I know, the two accents are noticeably different but there are similarities given Glasgow's huge Irish population and the close geographical and cultural ties. When I was in Holland many people mistook me for being Irish, and a guy from Dublin I knew was often asked if he was from Scotland.

At least the Dutch have an excuse, since there is no common language.

Many Londoners - forgive me for saying this - can be insular to the point of absurdity. Anything North of the Watford Gap is often considered regional. When I sold over the phone for a period of time - cold calling - there were even some southerners who concluded from my accent that I must be Indian or Pakistani! I kid you not.

I digress. Good luck with the Free Mind Media center.

Unknown said...

Last winter I watched a rather interesting documentary called Who The #$&% Is Jackson Pollack? that was rather entertaining and informative. I'd tell you about it, but you'd probably learn more reading that Wiki page.

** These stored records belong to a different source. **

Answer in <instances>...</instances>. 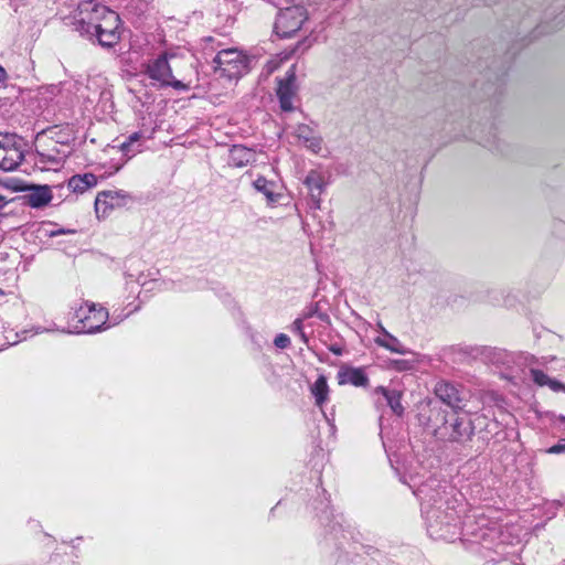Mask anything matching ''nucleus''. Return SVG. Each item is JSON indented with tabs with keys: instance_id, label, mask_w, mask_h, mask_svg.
<instances>
[{
	"instance_id": "19",
	"label": "nucleus",
	"mask_w": 565,
	"mask_h": 565,
	"mask_svg": "<svg viewBox=\"0 0 565 565\" xmlns=\"http://www.w3.org/2000/svg\"><path fill=\"white\" fill-rule=\"evenodd\" d=\"M381 331L383 333L382 337H377L375 339V343L382 348H385L386 350L398 353V354H406L408 353V350L402 344V342L391 333H388L382 326L380 327Z\"/></svg>"
},
{
	"instance_id": "20",
	"label": "nucleus",
	"mask_w": 565,
	"mask_h": 565,
	"mask_svg": "<svg viewBox=\"0 0 565 565\" xmlns=\"http://www.w3.org/2000/svg\"><path fill=\"white\" fill-rule=\"evenodd\" d=\"M310 392L315 397L316 405L322 409L323 405L329 399L330 393L327 377L324 375H319L315 383L311 385Z\"/></svg>"
},
{
	"instance_id": "22",
	"label": "nucleus",
	"mask_w": 565,
	"mask_h": 565,
	"mask_svg": "<svg viewBox=\"0 0 565 565\" xmlns=\"http://www.w3.org/2000/svg\"><path fill=\"white\" fill-rule=\"evenodd\" d=\"M140 132L131 134L128 137V139L120 145V150L124 152L125 156L131 158L132 156L140 151Z\"/></svg>"
},
{
	"instance_id": "10",
	"label": "nucleus",
	"mask_w": 565,
	"mask_h": 565,
	"mask_svg": "<svg viewBox=\"0 0 565 565\" xmlns=\"http://www.w3.org/2000/svg\"><path fill=\"white\" fill-rule=\"evenodd\" d=\"M132 202V196L124 190H108L98 193L95 211L98 217H107L114 210L125 207Z\"/></svg>"
},
{
	"instance_id": "24",
	"label": "nucleus",
	"mask_w": 565,
	"mask_h": 565,
	"mask_svg": "<svg viewBox=\"0 0 565 565\" xmlns=\"http://www.w3.org/2000/svg\"><path fill=\"white\" fill-rule=\"evenodd\" d=\"M530 373L532 381L540 386L550 385L554 391L562 387L559 383L550 380L548 376L541 370L532 369Z\"/></svg>"
},
{
	"instance_id": "1",
	"label": "nucleus",
	"mask_w": 565,
	"mask_h": 565,
	"mask_svg": "<svg viewBox=\"0 0 565 565\" xmlns=\"http://www.w3.org/2000/svg\"><path fill=\"white\" fill-rule=\"evenodd\" d=\"M414 493L420 500L427 533L434 540L452 542L462 535L482 544L492 541L498 533L484 515L476 512L466 514L463 495L447 484L430 480Z\"/></svg>"
},
{
	"instance_id": "16",
	"label": "nucleus",
	"mask_w": 565,
	"mask_h": 565,
	"mask_svg": "<svg viewBox=\"0 0 565 565\" xmlns=\"http://www.w3.org/2000/svg\"><path fill=\"white\" fill-rule=\"evenodd\" d=\"M25 200L31 207H42L52 200V191L49 185H36L30 189Z\"/></svg>"
},
{
	"instance_id": "26",
	"label": "nucleus",
	"mask_w": 565,
	"mask_h": 565,
	"mask_svg": "<svg viewBox=\"0 0 565 565\" xmlns=\"http://www.w3.org/2000/svg\"><path fill=\"white\" fill-rule=\"evenodd\" d=\"M296 137L298 138L299 141H301L302 143L309 139L312 135H315L313 130L307 126V125H299L297 128H296Z\"/></svg>"
},
{
	"instance_id": "21",
	"label": "nucleus",
	"mask_w": 565,
	"mask_h": 565,
	"mask_svg": "<svg viewBox=\"0 0 565 565\" xmlns=\"http://www.w3.org/2000/svg\"><path fill=\"white\" fill-rule=\"evenodd\" d=\"M376 393H381L386 399L387 405L391 407L394 414L401 416L404 413V407L401 403L402 393L397 390H387L383 386H379L375 390Z\"/></svg>"
},
{
	"instance_id": "33",
	"label": "nucleus",
	"mask_w": 565,
	"mask_h": 565,
	"mask_svg": "<svg viewBox=\"0 0 565 565\" xmlns=\"http://www.w3.org/2000/svg\"><path fill=\"white\" fill-rule=\"evenodd\" d=\"M8 75L6 70L0 65V82H4L7 79Z\"/></svg>"
},
{
	"instance_id": "29",
	"label": "nucleus",
	"mask_w": 565,
	"mask_h": 565,
	"mask_svg": "<svg viewBox=\"0 0 565 565\" xmlns=\"http://www.w3.org/2000/svg\"><path fill=\"white\" fill-rule=\"evenodd\" d=\"M551 454H561L565 452V440L559 441L558 444L552 446L548 450Z\"/></svg>"
},
{
	"instance_id": "12",
	"label": "nucleus",
	"mask_w": 565,
	"mask_h": 565,
	"mask_svg": "<svg viewBox=\"0 0 565 565\" xmlns=\"http://www.w3.org/2000/svg\"><path fill=\"white\" fill-rule=\"evenodd\" d=\"M52 147L36 146V164H42L43 169H56L65 158L66 152L57 147V142L51 141Z\"/></svg>"
},
{
	"instance_id": "2",
	"label": "nucleus",
	"mask_w": 565,
	"mask_h": 565,
	"mask_svg": "<svg viewBox=\"0 0 565 565\" xmlns=\"http://www.w3.org/2000/svg\"><path fill=\"white\" fill-rule=\"evenodd\" d=\"M95 12L98 24H94L92 40L97 39L98 43L105 47L114 46L120 40L119 15L107 7L98 8Z\"/></svg>"
},
{
	"instance_id": "30",
	"label": "nucleus",
	"mask_w": 565,
	"mask_h": 565,
	"mask_svg": "<svg viewBox=\"0 0 565 565\" xmlns=\"http://www.w3.org/2000/svg\"><path fill=\"white\" fill-rule=\"evenodd\" d=\"M73 233H75L74 230L58 228V230H55V231H51L49 233V236L50 237H54V236H58V235H62V234H73Z\"/></svg>"
},
{
	"instance_id": "7",
	"label": "nucleus",
	"mask_w": 565,
	"mask_h": 565,
	"mask_svg": "<svg viewBox=\"0 0 565 565\" xmlns=\"http://www.w3.org/2000/svg\"><path fill=\"white\" fill-rule=\"evenodd\" d=\"M473 434L471 422L466 417L452 414L446 422L436 429L438 438L463 444L468 441Z\"/></svg>"
},
{
	"instance_id": "25",
	"label": "nucleus",
	"mask_w": 565,
	"mask_h": 565,
	"mask_svg": "<svg viewBox=\"0 0 565 565\" xmlns=\"http://www.w3.org/2000/svg\"><path fill=\"white\" fill-rule=\"evenodd\" d=\"M303 146L313 153H319L322 149V139L315 134L303 142Z\"/></svg>"
},
{
	"instance_id": "17",
	"label": "nucleus",
	"mask_w": 565,
	"mask_h": 565,
	"mask_svg": "<svg viewBox=\"0 0 565 565\" xmlns=\"http://www.w3.org/2000/svg\"><path fill=\"white\" fill-rule=\"evenodd\" d=\"M256 152L242 145H234L230 150V163L242 168L255 161Z\"/></svg>"
},
{
	"instance_id": "23",
	"label": "nucleus",
	"mask_w": 565,
	"mask_h": 565,
	"mask_svg": "<svg viewBox=\"0 0 565 565\" xmlns=\"http://www.w3.org/2000/svg\"><path fill=\"white\" fill-rule=\"evenodd\" d=\"M273 185L274 184L264 177H258L254 181V188L258 192L263 193L270 202H275L277 200V195L273 191Z\"/></svg>"
},
{
	"instance_id": "35",
	"label": "nucleus",
	"mask_w": 565,
	"mask_h": 565,
	"mask_svg": "<svg viewBox=\"0 0 565 565\" xmlns=\"http://www.w3.org/2000/svg\"><path fill=\"white\" fill-rule=\"evenodd\" d=\"M561 419H562V422H564V423H565V416H563Z\"/></svg>"
},
{
	"instance_id": "11",
	"label": "nucleus",
	"mask_w": 565,
	"mask_h": 565,
	"mask_svg": "<svg viewBox=\"0 0 565 565\" xmlns=\"http://www.w3.org/2000/svg\"><path fill=\"white\" fill-rule=\"evenodd\" d=\"M307 186L313 209L319 210L321 205V194L328 185L326 174L320 170H310L303 179Z\"/></svg>"
},
{
	"instance_id": "6",
	"label": "nucleus",
	"mask_w": 565,
	"mask_h": 565,
	"mask_svg": "<svg viewBox=\"0 0 565 565\" xmlns=\"http://www.w3.org/2000/svg\"><path fill=\"white\" fill-rule=\"evenodd\" d=\"M307 20V13L303 7L296 4L280 10L277 14L274 30L279 38H291L302 26Z\"/></svg>"
},
{
	"instance_id": "31",
	"label": "nucleus",
	"mask_w": 565,
	"mask_h": 565,
	"mask_svg": "<svg viewBox=\"0 0 565 565\" xmlns=\"http://www.w3.org/2000/svg\"><path fill=\"white\" fill-rule=\"evenodd\" d=\"M395 364H396V369L398 371L409 370L411 369V363L405 361V360H397V361H395Z\"/></svg>"
},
{
	"instance_id": "27",
	"label": "nucleus",
	"mask_w": 565,
	"mask_h": 565,
	"mask_svg": "<svg viewBox=\"0 0 565 565\" xmlns=\"http://www.w3.org/2000/svg\"><path fill=\"white\" fill-rule=\"evenodd\" d=\"M274 344L278 348V349H286L290 345V339L287 334L285 333H279L275 337V340H274Z\"/></svg>"
},
{
	"instance_id": "4",
	"label": "nucleus",
	"mask_w": 565,
	"mask_h": 565,
	"mask_svg": "<svg viewBox=\"0 0 565 565\" xmlns=\"http://www.w3.org/2000/svg\"><path fill=\"white\" fill-rule=\"evenodd\" d=\"M146 74L160 87H172L175 90H189L191 87L190 82L174 78L166 54L149 61L146 65Z\"/></svg>"
},
{
	"instance_id": "14",
	"label": "nucleus",
	"mask_w": 565,
	"mask_h": 565,
	"mask_svg": "<svg viewBox=\"0 0 565 565\" xmlns=\"http://www.w3.org/2000/svg\"><path fill=\"white\" fill-rule=\"evenodd\" d=\"M337 379L340 385L351 384L356 387H364L369 384V377L361 367L341 366Z\"/></svg>"
},
{
	"instance_id": "32",
	"label": "nucleus",
	"mask_w": 565,
	"mask_h": 565,
	"mask_svg": "<svg viewBox=\"0 0 565 565\" xmlns=\"http://www.w3.org/2000/svg\"><path fill=\"white\" fill-rule=\"evenodd\" d=\"M329 350H330L333 354H335V355H341V354H342V352H343V351H342V348H341V347H338V345H331V347L329 348Z\"/></svg>"
},
{
	"instance_id": "9",
	"label": "nucleus",
	"mask_w": 565,
	"mask_h": 565,
	"mask_svg": "<svg viewBox=\"0 0 565 565\" xmlns=\"http://www.w3.org/2000/svg\"><path fill=\"white\" fill-rule=\"evenodd\" d=\"M98 8H105V6L94 0L83 1L78 4L73 17L74 29L89 40H92V34L94 33V24H98V20L95 19V11Z\"/></svg>"
},
{
	"instance_id": "5",
	"label": "nucleus",
	"mask_w": 565,
	"mask_h": 565,
	"mask_svg": "<svg viewBox=\"0 0 565 565\" xmlns=\"http://www.w3.org/2000/svg\"><path fill=\"white\" fill-rule=\"evenodd\" d=\"M214 63L221 76L228 79L238 78L247 72L246 56L235 49L220 51L214 58Z\"/></svg>"
},
{
	"instance_id": "34",
	"label": "nucleus",
	"mask_w": 565,
	"mask_h": 565,
	"mask_svg": "<svg viewBox=\"0 0 565 565\" xmlns=\"http://www.w3.org/2000/svg\"><path fill=\"white\" fill-rule=\"evenodd\" d=\"M299 337L303 343H308V337L306 335L305 331H302V334H299Z\"/></svg>"
},
{
	"instance_id": "36",
	"label": "nucleus",
	"mask_w": 565,
	"mask_h": 565,
	"mask_svg": "<svg viewBox=\"0 0 565 565\" xmlns=\"http://www.w3.org/2000/svg\"><path fill=\"white\" fill-rule=\"evenodd\" d=\"M2 200H3V198L0 195V201H2Z\"/></svg>"
},
{
	"instance_id": "18",
	"label": "nucleus",
	"mask_w": 565,
	"mask_h": 565,
	"mask_svg": "<svg viewBox=\"0 0 565 565\" xmlns=\"http://www.w3.org/2000/svg\"><path fill=\"white\" fill-rule=\"evenodd\" d=\"M97 184V177L93 173L73 175L68 182V189L74 193H84Z\"/></svg>"
},
{
	"instance_id": "3",
	"label": "nucleus",
	"mask_w": 565,
	"mask_h": 565,
	"mask_svg": "<svg viewBox=\"0 0 565 565\" xmlns=\"http://www.w3.org/2000/svg\"><path fill=\"white\" fill-rule=\"evenodd\" d=\"M74 318L77 323L72 332L74 333H95L108 328V311L95 303H85L76 309Z\"/></svg>"
},
{
	"instance_id": "28",
	"label": "nucleus",
	"mask_w": 565,
	"mask_h": 565,
	"mask_svg": "<svg viewBox=\"0 0 565 565\" xmlns=\"http://www.w3.org/2000/svg\"><path fill=\"white\" fill-rule=\"evenodd\" d=\"M291 331L296 334H302V331H303V324H302V319L298 318L296 319L294 322H292V326H291Z\"/></svg>"
},
{
	"instance_id": "8",
	"label": "nucleus",
	"mask_w": 565,
	"mask_h": 565,
	"mask_svg": "<svg viewBox=\"0 0 565 565\" xmlns=\"http://www.w3.org/2000/svg\"><path fill=\"white\" fill-rule=\"evenodd\" d=\"M22 139L17 135L0 134V168L13 171L23 160Z\"/></svg>"
},
{
	"instance_id": "13",
	"label": "nucleus",
	"mask_w": 565,
	"mask_h": 565,
	"mask_svg": "<svg viewBox=\"0 0 565 565\" xmlns=\"http://www.w3.org/2000/svg\"><path fill=\"white\" fill-rule=\"evenodd\" d=\"M295 66H292L286 74L284 79H280L278 83L277 95L280 103V108L284 111H290L294 109L292 107V98L295 95Z\"/></svg>"
},
{
	"instance_id": "15",
	"label": "nucleus",
	"mask_w": 565,
	"mask_h": 565,
	"mask_svg": "<svg viewBox=\"0 0 565 565\" xmlns=\"http://www.w3.org/2000/svg\"><path fill=\"white\" fill-rule=\"evenodd\" d=\"M436 396L451 408H461L460 391L449 382H439L435 386Z\"/></svg>"
}]
</instances>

I admit to being clueless towards stuff as abstract as his (I like making abstract, though. I wonder why that is?), but the movie did orient towards an appreciation of his unique style.

ib said...

Essentially, what I'd like to say about Jackson Pollock is this :

Initially, when he settled in NYC he was very much under his older brother's thrall. He tried very hard to become a figurative artist, or accepted commercially, and failed miserably.

He went to Martha's Vineyard on vacation and made a complete horse's ass of himself.

He designed some plates. His plates were shit.

He went back to NYC and drank himself half crazy on the Bowery.

He was committed to Bellevue. Frequently.

He suddenly stunned all those who doubted him by churning out great art in a manic explosion while keeping his mouth astutely shut.

He was exhibited to great acclaim, after those who recognised his genius struggled to promote his unique voice.

If he were a writer, he might just as easily have been Bukowski. Or Burroughs. Or anyone with unpaid campaigners on their side.

ib said...

I just read this post again while drunk in charge of a keyboard. Lest you form the opinion that I may have, or have had in the past, any partisan affinity with the IRA let me go on record as saying I hate these fuckers.

It's all (or was then) just a smokescreen for organised crime. On a Sunday, in some pool hall somewhere, you can bet the IRA and the UDA were bedding down with each other and discussing last week's takings.

Over and out.

ib said...

I can't abide terrorists. And I have no time for bullies, either.